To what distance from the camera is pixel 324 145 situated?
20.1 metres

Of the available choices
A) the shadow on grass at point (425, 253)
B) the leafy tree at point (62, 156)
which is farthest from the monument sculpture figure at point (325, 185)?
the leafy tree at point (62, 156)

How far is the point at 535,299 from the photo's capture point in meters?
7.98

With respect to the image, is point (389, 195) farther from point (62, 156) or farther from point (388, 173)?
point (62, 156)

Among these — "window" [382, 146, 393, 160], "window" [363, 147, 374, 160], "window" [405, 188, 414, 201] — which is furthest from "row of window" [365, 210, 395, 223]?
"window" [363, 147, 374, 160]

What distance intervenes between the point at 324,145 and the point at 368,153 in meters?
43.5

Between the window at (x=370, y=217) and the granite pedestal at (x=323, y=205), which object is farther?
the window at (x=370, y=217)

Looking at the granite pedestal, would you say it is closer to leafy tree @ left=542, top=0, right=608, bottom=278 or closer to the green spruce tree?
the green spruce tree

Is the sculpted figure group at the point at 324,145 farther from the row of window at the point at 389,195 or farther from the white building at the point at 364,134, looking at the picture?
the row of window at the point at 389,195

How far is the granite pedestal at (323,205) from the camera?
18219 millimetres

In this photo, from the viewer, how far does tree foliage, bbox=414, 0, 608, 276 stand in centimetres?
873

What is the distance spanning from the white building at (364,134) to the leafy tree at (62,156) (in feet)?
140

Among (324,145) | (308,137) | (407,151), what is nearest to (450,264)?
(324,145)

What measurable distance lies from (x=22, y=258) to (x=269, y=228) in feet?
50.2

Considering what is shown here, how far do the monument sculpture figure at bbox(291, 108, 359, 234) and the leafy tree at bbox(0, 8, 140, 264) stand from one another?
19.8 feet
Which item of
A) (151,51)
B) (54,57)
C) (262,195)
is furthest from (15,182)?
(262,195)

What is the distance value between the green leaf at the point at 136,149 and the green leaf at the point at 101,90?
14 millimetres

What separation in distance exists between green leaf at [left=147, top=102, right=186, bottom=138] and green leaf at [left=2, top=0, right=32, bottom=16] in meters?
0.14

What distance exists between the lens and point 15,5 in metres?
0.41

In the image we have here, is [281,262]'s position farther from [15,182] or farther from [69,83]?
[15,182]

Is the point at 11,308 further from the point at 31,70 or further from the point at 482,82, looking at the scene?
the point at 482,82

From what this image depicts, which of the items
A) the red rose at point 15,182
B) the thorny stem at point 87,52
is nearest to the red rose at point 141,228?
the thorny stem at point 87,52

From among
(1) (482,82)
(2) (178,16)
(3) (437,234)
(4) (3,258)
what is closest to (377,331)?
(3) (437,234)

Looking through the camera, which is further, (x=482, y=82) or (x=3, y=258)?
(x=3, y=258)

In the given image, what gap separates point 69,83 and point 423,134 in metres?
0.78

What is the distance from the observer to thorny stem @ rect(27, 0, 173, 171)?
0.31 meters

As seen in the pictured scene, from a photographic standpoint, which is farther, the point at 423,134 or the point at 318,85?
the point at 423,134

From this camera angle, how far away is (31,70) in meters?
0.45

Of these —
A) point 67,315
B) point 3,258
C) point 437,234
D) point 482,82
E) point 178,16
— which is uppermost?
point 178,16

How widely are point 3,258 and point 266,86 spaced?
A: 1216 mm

--- WHAT YOU WILL DO ---
Rewrite the part of the data that opens with the line containing "Which item of" and closes with the last line of the data as a Markdown table with the columns "Row" and "Line", giving each line a row number and omitting blank lines.

--- FINISHED ANSWER ---
| Row | Line |
|---|---|
| 1 | Which item of |
| 2 | A) (151,51) |
| 3 | B) (54,57) |
| 4 | C) (262,195) |
| 5 | is furthest from (15,182)? |
| 6 | (262,195) |
| 7 | What is the distance value between the green leaf at the point at 136,149 and the green leaf at the point at 101,90? |
| 8 | 14 millimetres |
| 9 | What separation in distance exists between green leaf at [left=147, top=102, right=186, bottom=138] and green leaf at [left=2, top=0, right=32, bottom=16] in meters? |
| 10 | 0.14 |
| 11 | What distance exists between the lens and point 15,5 in metres? |
| 12 | 0.41 |
| 13 | In the image we have here, is [281,262]'s position farther from [15,182] or farther from [69,83]? |
| 14 | [15,182] |
| 15 | Is the point at 11,308 further from the point at 31,70 or further from the point at 482,82, looking at the scene? |
| 16 | the point at 482,82 |
| 17 | From what this image depicts, which of the items |
| 18 | A) the red rose at point 15,182 |
| 19 | B) the thorny stem at point 87,52 |
| 20 | is nearest to the red rose at point 141,228? |
| 21 | the thorny stem at point 87,52 |
| 22 | From among |
| 23 | (1) (482,82) |
| 24 | (2) (178,16) |
| 25 | (3) (437,234) |
| 26 | (4) (3,258) |
| 27 | what is closest to (377,331)? |
| 28 | (3) (437,234) |
| 29 | Looking through the camera, which is further, (x=482, y=82) or (x=3, y=258)? |
| 30 | (x=3, y=258) |
| 31 | In the given image, what gap separates point 69,83 and point 423,134 in metres? |
| 32 | 0.78 |
| 33 | What is the distance from the observer to thorny stem @ rect(27, 0, 173, 171)? |
| 34 | 0.31 meters |
| 35 | As seen in the pictured scene, from a photographic standpoint, which is farther, the point at 423,134 or the point at 318,85? |
| 36 | the point at 423,134 |
| 37 | From this camera angle, how far away is (31,70) in meters? |
| 38 | 0.45 |
| 39 | Of these — |
| 40 | A) point 67,315 |
| 41 | B) point 3,258 |
| 42 | C) point 437,234 |
| 43 | D) point 482,82 |
| 44 | E) point 178,16 |
| 45 | — which is uppermost? |
| 46 | point 178,16 |
| 47 | How widely are point 3,258 and point 266,86 spaced? |
| 48 | A: 1216 mm |